Problemas y tareas
A. En el artículo sobre Eduardo Eguren, ¿qué apodo tenía su abuelo materno, Félix Ramírez?
B. Reproduce del artículo sobre Eduardo Eguren el tramo que va desde "A Félix Ramírez, el" hasta "especial al lugar.".

Texto de la página
————————

Eduardo Eguren se sumerge en el terruño de la Sonsierra con Cuentaviñas

Amaya Cervera | Lunes 04 de Diciembre del 2023

A Félix Ramírez, el abuelo materno de Eduardo Eguren, le llamaban el “peciñero” por el origen de su familia en Peciña, la pintoresca pedanía de San Vicente de la Sonsierra que se recorta sobre la Sierra de Cantabria y en la que, a principios de 2022, apenas había cuatro habitantes censados. Si su ubicación a 700 metros de altitud regala unas vistas privilegiadas sobre parajes vitícolas tan cotizados como La Canoca, la magnífica ermita románica de Santa María de la Piscina que se erige a sus pies aporta una energía especial al lugar.

Es precisamente en Peciña donde Eduardo Eguren ha encontrado la manera de ir cerrando un círculo que la muerte de su abuelo Félix abrió en 2017. Quinta generación de viticultores y productores de vino en Sierra Cantabria, había seguido los pasos que marcaba su apellido, en la estela de su abuelo paterno -y gran coleccionista de viñas- Guillermo, y del tándem formado por su padre Marcos, uno de los enólogos más reputados de España, y su tío Miguel Ángel, curtido en el área comercial y de gestión.

————————

Datos extraídos

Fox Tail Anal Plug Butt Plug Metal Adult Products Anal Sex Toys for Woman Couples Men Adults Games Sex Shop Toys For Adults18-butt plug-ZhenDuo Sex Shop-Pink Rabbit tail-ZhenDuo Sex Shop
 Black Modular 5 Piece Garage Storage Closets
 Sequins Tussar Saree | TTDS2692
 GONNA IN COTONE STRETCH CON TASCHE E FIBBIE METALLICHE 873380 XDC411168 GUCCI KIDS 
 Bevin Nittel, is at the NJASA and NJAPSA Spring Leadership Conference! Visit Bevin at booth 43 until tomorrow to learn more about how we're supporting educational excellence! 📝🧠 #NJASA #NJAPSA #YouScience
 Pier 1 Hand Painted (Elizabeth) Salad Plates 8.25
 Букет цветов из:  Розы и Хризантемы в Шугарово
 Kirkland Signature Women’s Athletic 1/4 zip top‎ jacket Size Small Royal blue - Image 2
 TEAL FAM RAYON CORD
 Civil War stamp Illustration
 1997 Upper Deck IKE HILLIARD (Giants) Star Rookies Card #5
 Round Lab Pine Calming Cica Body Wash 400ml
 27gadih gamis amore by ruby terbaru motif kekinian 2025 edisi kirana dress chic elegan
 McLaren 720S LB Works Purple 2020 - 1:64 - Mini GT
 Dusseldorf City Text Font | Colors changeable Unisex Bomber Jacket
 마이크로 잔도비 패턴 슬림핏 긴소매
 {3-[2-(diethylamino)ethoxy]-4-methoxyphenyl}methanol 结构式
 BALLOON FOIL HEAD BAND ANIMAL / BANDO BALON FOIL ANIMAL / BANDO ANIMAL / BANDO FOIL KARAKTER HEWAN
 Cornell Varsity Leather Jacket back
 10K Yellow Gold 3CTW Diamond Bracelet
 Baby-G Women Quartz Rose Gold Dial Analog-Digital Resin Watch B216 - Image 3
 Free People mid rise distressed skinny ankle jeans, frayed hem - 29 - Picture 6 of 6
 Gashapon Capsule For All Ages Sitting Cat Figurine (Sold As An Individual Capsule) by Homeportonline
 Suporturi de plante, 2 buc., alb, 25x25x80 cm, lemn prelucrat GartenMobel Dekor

————————

Soluciones
A. Lo llamaban el "peciñero".

B.
A Félix Ramírez, el abuelo materno de Eduardo Eguren, le llamaban el “peciñero” por el origen de su familia en Peciña, la pintoresca pedanía de San Vicente de la Sonsierra que se recorta sobre la Sierra de Cantabria y en la que, a principios de 2022, apenas había cuatro habitantes censados. Si su ubicación a 700 metros de altitud regala unas vistas privilegiadas sobre parajes vitícolas tan cotizados como La Canoca, la magnífica ermita románica de Santa María de la Piscina que se erige a sus pies aporta una energía especial al lugar.